Renal involvement in SARS-CoV-2 infection has also been reported in the literature. The pathophysiology is likely multifactorial, intricating direct tropism of the virus for the kidneys and systemic consequences of the infection. Proteinuria, microscopic and macroscopic hematuria, leucocyturia, secondary hypertension and, in more severe cases, acute kidney injury may complicate the clinical course of these patients, even in the absence of chronic kidney disease(22-24). Our patient developed nephritic syndrome in the course of the disease, which rapidly resolved under antihypertensive treatment.

Considering the association of ALF, acute acalculous cholecystitis and nephritic syndrome, on the one hand, and the favorable outcome of our patient under corticosteroid treatment, on the other hand, we suggest that there might be an underlying dysregulation of the immune system determined by SARS-CoV-2 infection. Further research is needed to elucidate the mechanisms behind the multisystemic involvement in SARS-CoV-2 affected pediatric patients.

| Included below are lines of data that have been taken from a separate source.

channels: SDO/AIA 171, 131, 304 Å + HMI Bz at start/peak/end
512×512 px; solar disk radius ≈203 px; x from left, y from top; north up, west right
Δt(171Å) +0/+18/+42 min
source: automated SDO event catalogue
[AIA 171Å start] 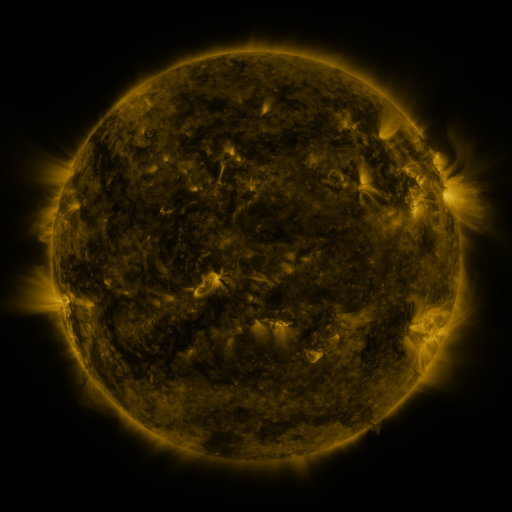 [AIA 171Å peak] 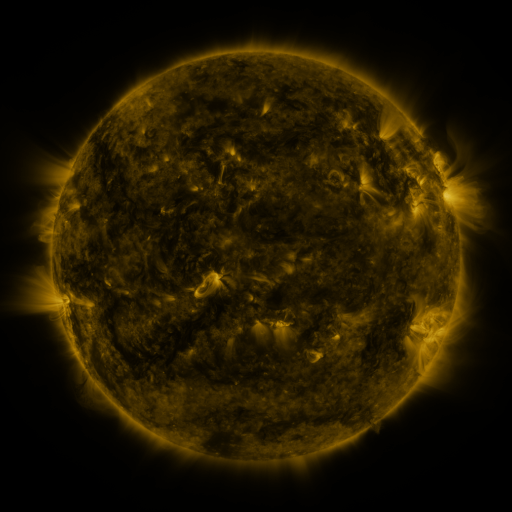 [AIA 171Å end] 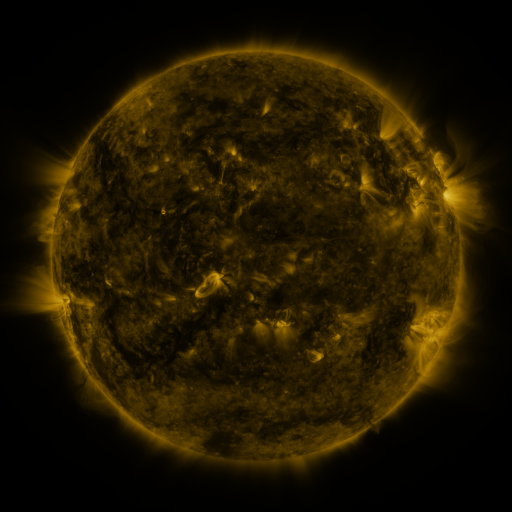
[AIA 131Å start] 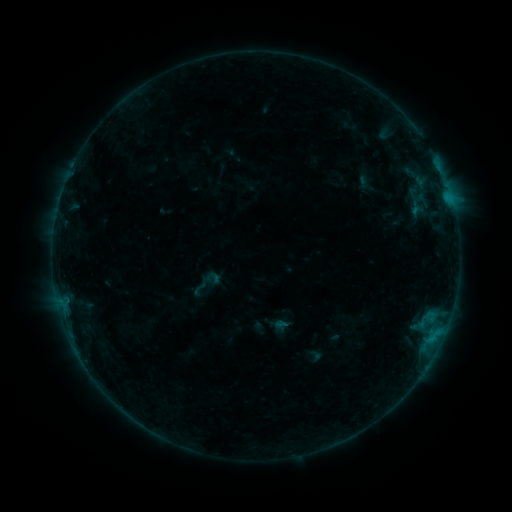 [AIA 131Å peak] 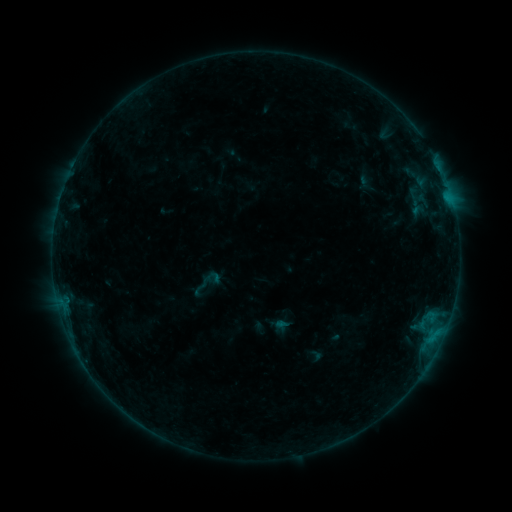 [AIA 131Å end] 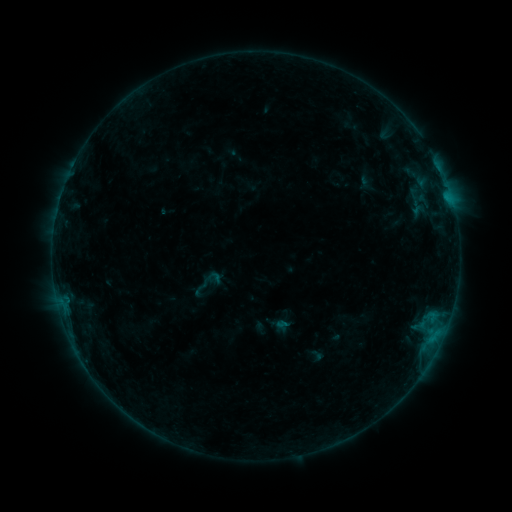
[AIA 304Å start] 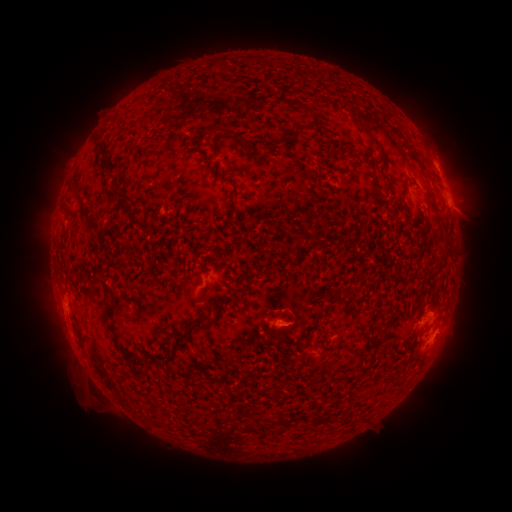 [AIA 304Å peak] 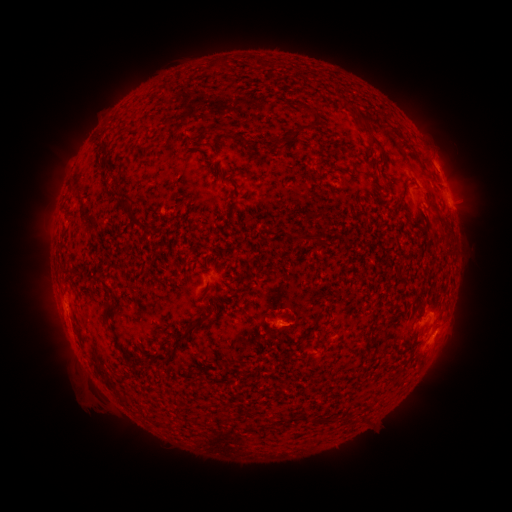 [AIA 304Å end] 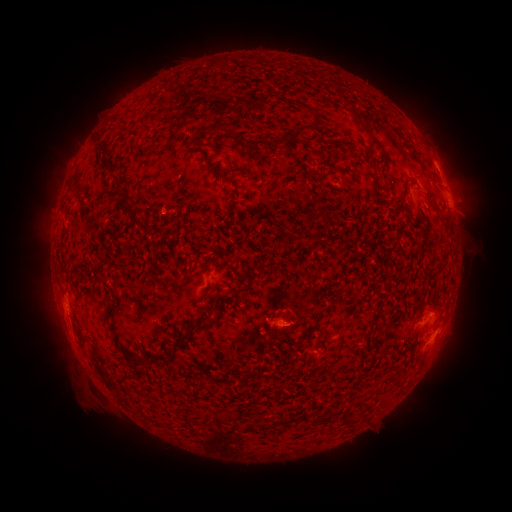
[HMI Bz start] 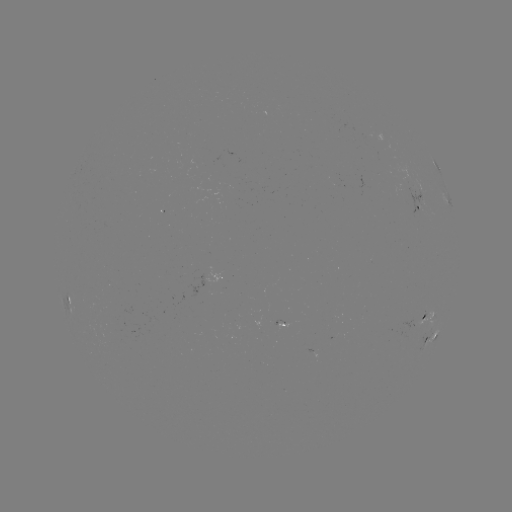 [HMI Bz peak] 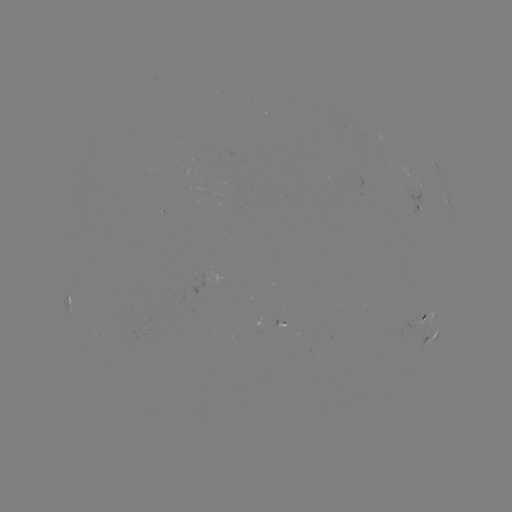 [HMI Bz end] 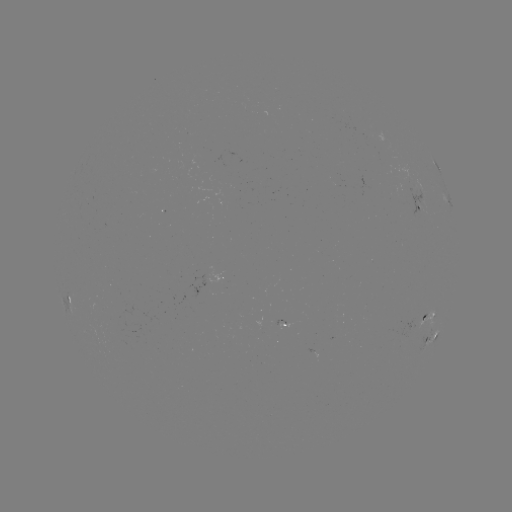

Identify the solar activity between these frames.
no classed flare was catalogued and no EUV brightening was flagged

We conclude that our patient most probably developed this complication due to a recent SARS-CoV-2 infection. The diagnosis of pediatric ALF is based on a high level of suspicion and requires an extensive evaluation to identify the underlying cause. A recent or acute SARS-CoV-2 infection should also be ruled out when facing ALF in children. The clinical course of ALF in children is often unpredictable; thus, prompt diagnosis and the initiation of conservative treatment may improve the outcome of these patients.  


Conflict of interests: The authors declare no con­flict of interests.